*GIVEN INFORMATION*:
==*==
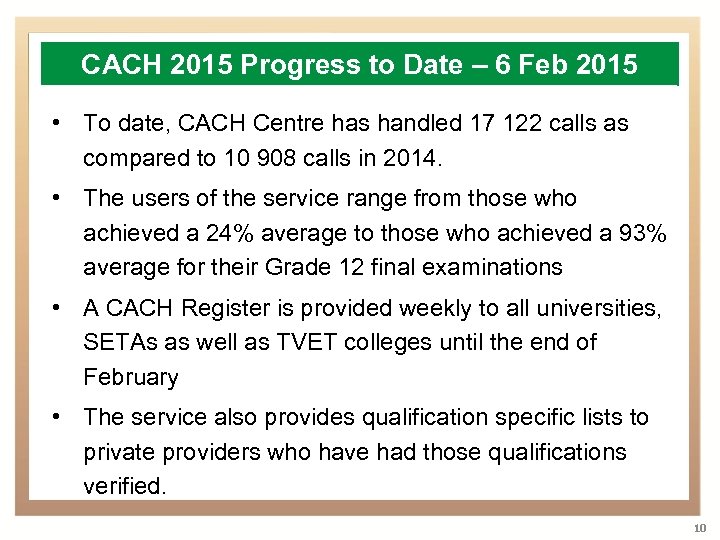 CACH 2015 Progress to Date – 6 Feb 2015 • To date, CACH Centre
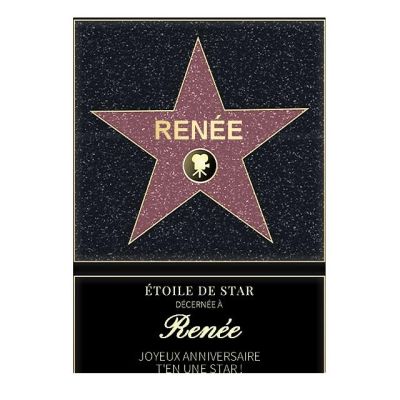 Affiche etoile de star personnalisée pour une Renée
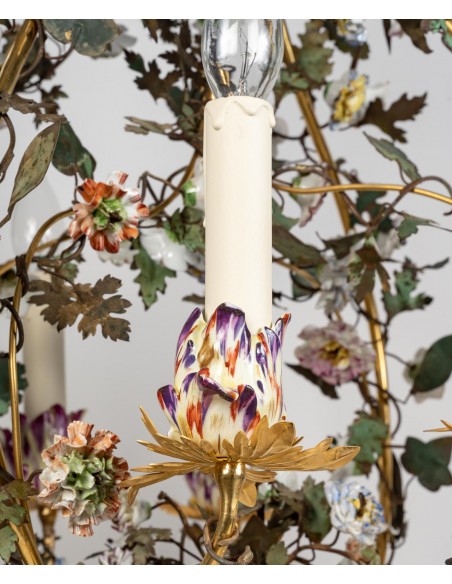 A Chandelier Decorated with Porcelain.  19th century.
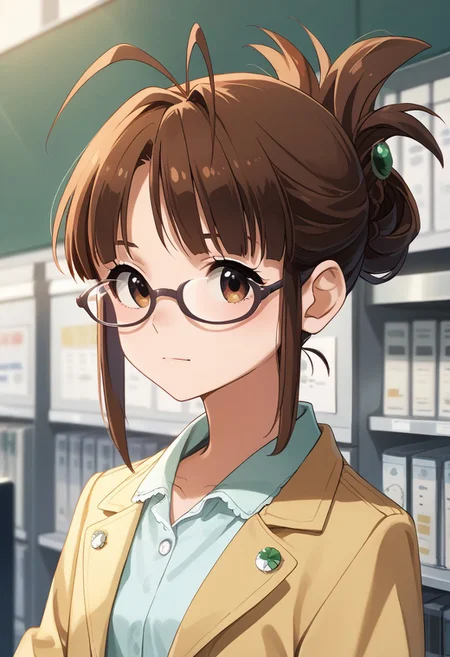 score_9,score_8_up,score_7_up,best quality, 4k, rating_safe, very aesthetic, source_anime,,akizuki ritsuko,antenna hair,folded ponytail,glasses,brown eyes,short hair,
==*==
*ABOUT THIS EXERCISE*: The whole listing should be restated word for word, with no pictures.

*TASK SOLUTION*:
 CACH 2015 Progress to Date – 6 Feb 2015 • To date, CACH Centre
 Affiche etoile de star personnalisée pour une Renée
 A Chandelier Decorated with Porcelain.  19th century.
 score_9,score_8_up,score_7_up,best quality, 4k, rating_safe, very aesthetic, source_anime,,akizuki ritsuko,antenna hair,folded ponytail,glasses,brown eyes,short hair,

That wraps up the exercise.